**RECORDED DATA:**
+===+

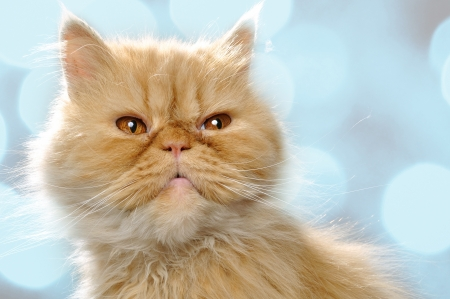 close-up portrait of a red Persian breed cat Stock Photo - 15119824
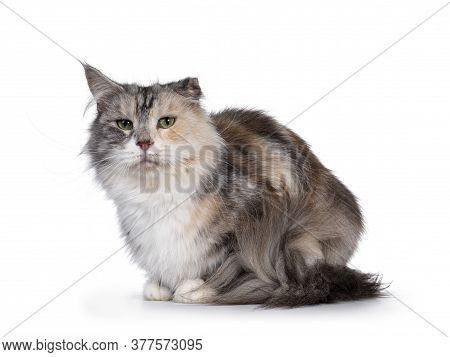 Cute Silver Tortie Maine Coon Cat, Laying Down Side Ways. Looking At Camera With Green Eyes. Isolate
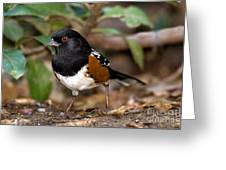 Spotted Towhee Pipilo Maculatus Greeting Card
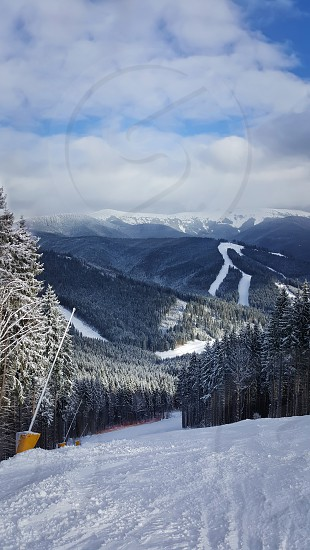 Beautiful view of Carpathians mountain range with the fir forest background in a cold and snowy winter day. Travel tourism hiking and trekking concept. Bukovel Ukraine. photo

+===+

**TASK:**
Please write every line above out exactly as given, except for any pictures.

**RESPONSE FOR THIS EXERCISE:**
 close-up portrait of a red Persian breed cat Stock Photo - 15119824
 Cute Silver Tortie Maine Coon Cat, Laying Down Side Ways. Looking At Camera With Green Eyes. Isolate
 Spotted Towhee Pipilo Maculatus Greeting Card
 Beautiful view of Carpathians mountain range with the fir forest background in a cold and snowy winter day. Travel tourism hiking and trekking concept. Bukovel Ukraine. photo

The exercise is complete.